━━━━━ MATERIAL

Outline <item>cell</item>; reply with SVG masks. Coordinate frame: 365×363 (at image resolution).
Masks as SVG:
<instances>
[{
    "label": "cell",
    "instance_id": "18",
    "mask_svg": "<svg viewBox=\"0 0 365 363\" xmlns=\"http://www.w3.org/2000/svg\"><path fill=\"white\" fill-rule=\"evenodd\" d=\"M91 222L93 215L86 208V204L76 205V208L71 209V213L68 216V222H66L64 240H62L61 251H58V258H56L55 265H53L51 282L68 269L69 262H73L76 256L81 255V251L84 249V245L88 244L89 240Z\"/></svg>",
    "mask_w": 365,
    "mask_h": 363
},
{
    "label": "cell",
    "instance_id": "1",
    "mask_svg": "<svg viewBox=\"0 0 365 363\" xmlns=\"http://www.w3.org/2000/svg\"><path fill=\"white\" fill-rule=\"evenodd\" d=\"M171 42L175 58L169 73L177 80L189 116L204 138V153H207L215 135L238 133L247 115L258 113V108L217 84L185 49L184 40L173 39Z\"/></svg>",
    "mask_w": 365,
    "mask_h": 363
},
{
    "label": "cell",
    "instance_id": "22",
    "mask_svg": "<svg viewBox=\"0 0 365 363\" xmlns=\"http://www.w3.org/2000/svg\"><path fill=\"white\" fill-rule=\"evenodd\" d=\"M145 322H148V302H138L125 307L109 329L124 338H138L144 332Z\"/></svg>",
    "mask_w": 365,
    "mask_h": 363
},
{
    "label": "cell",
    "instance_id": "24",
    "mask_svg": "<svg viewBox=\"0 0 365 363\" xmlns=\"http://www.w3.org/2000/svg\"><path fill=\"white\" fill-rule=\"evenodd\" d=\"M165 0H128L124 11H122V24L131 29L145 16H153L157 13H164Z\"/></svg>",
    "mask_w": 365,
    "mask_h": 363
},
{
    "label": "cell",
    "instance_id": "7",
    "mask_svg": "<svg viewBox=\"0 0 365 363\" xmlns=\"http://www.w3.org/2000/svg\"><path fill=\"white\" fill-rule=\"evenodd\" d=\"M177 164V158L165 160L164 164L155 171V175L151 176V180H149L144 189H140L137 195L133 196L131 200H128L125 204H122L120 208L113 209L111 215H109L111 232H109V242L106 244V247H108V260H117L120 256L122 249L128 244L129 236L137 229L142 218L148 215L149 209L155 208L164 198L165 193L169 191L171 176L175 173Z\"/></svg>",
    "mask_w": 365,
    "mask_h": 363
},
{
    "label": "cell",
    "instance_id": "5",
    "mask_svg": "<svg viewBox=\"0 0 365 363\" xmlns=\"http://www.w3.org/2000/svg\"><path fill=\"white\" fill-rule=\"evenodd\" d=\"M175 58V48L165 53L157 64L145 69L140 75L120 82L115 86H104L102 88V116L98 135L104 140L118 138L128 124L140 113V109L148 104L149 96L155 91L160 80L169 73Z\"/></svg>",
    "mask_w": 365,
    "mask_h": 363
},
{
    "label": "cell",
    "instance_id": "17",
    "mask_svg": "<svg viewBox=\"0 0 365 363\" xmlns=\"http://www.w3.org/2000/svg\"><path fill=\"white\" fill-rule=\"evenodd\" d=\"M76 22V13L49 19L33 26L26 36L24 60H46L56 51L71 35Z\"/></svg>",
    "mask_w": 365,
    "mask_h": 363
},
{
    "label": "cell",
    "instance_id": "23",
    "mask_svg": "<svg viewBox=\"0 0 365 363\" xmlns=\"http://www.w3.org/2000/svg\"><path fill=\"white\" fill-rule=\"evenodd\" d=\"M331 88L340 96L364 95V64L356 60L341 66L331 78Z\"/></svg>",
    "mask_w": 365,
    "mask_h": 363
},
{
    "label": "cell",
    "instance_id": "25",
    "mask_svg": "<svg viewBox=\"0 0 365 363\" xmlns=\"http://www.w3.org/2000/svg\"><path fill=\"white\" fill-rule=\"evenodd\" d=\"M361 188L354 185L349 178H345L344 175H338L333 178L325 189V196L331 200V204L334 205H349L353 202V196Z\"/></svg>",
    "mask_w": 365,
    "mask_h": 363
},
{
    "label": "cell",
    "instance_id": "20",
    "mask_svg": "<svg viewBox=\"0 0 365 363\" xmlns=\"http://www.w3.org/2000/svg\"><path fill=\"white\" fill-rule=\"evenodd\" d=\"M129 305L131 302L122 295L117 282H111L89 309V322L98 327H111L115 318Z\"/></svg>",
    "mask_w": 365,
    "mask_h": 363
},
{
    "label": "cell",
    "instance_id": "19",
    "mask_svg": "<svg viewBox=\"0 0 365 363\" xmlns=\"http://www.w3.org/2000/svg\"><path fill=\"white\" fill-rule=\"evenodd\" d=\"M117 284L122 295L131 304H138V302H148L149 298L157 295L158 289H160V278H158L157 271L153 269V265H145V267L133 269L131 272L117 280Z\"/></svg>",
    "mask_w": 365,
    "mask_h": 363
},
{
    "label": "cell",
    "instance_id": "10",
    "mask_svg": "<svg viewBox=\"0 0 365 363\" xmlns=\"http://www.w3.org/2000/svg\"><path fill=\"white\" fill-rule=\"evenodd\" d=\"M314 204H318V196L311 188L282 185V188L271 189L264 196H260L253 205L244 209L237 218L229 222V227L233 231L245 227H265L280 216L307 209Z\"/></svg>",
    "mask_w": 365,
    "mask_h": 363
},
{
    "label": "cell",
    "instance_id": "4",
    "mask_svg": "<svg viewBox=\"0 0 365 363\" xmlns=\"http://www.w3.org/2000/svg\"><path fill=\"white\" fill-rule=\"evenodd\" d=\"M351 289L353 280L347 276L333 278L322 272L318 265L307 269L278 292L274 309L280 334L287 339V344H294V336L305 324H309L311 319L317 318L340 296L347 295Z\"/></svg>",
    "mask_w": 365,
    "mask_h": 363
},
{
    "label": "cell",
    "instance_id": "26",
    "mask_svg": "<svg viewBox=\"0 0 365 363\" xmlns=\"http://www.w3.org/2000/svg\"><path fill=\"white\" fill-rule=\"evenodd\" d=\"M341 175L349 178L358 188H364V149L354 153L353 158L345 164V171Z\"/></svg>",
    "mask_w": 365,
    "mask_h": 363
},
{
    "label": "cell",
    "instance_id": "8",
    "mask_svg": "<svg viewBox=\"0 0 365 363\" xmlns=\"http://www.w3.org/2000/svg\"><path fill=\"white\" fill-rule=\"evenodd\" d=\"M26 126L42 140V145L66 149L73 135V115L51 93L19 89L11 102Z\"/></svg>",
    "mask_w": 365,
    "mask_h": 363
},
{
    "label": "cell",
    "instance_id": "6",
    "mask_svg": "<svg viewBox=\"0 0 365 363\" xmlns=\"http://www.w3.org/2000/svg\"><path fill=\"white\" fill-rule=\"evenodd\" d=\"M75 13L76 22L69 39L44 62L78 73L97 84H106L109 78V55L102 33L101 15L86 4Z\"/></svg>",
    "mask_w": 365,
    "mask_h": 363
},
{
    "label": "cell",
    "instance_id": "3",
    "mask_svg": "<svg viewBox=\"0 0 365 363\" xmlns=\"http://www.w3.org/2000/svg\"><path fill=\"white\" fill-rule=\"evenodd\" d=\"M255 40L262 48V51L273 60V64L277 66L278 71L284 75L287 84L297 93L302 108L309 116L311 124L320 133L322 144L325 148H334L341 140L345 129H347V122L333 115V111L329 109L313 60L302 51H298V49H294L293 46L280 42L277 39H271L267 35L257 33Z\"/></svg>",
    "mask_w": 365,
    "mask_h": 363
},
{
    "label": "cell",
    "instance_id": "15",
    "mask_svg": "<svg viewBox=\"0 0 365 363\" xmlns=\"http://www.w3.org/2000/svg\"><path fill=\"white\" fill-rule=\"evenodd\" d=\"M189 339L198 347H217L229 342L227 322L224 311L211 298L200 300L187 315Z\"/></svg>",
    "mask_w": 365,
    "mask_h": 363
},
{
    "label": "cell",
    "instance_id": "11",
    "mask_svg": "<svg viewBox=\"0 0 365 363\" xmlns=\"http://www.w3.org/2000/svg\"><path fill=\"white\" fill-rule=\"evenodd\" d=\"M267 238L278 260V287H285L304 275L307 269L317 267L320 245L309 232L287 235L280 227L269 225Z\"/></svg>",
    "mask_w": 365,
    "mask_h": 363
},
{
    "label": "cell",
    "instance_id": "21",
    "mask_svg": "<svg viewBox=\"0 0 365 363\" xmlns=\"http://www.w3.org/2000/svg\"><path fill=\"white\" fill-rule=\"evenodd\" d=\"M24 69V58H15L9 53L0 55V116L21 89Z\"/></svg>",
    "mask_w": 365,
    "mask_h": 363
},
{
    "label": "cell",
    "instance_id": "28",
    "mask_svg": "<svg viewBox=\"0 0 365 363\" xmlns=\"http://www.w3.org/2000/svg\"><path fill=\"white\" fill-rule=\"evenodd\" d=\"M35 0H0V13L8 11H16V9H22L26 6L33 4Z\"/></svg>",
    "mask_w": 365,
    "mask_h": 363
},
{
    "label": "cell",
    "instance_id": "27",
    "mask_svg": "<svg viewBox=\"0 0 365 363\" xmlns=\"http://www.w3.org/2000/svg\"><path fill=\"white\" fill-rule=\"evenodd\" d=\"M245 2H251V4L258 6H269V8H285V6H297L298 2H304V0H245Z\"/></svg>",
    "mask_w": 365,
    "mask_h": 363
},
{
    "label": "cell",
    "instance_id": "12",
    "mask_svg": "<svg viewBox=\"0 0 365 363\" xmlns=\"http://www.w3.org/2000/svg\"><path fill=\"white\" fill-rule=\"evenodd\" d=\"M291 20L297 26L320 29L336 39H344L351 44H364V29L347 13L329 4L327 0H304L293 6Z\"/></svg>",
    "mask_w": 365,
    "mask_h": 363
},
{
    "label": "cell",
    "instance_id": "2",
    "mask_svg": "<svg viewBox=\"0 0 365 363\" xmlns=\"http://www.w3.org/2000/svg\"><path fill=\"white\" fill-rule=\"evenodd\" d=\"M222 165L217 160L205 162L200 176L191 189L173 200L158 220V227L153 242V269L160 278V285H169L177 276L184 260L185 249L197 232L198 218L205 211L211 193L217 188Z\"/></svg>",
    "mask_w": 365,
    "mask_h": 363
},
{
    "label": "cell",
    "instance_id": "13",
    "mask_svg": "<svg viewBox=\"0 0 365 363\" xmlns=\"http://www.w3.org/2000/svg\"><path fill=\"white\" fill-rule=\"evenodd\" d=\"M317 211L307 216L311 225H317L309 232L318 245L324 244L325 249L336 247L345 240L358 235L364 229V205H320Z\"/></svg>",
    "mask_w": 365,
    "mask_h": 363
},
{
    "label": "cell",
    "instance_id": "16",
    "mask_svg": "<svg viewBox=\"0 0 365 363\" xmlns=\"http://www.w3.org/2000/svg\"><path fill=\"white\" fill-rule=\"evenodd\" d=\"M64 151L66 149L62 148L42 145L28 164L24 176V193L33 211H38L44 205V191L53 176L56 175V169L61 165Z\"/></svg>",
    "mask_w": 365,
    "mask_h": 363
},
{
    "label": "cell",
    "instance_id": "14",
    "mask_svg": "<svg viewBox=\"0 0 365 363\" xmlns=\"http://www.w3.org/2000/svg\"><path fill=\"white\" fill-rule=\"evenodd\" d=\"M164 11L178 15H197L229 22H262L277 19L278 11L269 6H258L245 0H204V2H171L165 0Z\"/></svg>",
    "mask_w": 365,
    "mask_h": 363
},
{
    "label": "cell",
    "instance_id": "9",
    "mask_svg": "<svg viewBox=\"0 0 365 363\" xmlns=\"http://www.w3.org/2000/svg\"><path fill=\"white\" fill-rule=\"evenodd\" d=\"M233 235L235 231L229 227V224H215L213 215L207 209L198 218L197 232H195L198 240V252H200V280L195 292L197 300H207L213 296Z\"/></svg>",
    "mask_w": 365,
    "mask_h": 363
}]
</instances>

━━━━━━━━━━

TASK PROMPT — Rewrite the rows from the first line through the line containing "222L93 215L86 208V204L76", inclusive, with "mask_svg" changed to "mask_path" and nothing else altered.

FULL ANSWER —
Outline <item>cell</item>; reply with SVG masks. Coordinate frame: 365×363 (at image resolution).
Masks as SVG:
<instances>
[{
    "label": "cell",
    "instance_id": "18",
    "mask_path": "<svg viewBox=\"0 0 365 363\" xmlns=\"http://www.w3.org/2000/svg\"><path fill=\"white\" fill-rule=\"evenodd\" d=\"M91 222L93 215L86 208V204L76 205V208L71 209V213L68 216V222H66L64 240H62L61 251H58V258H56L55 265H53L51 282L68 269L69 262H73L76 256L81 255V251L84 249V245L88 244L89 240Z\"/></svg>",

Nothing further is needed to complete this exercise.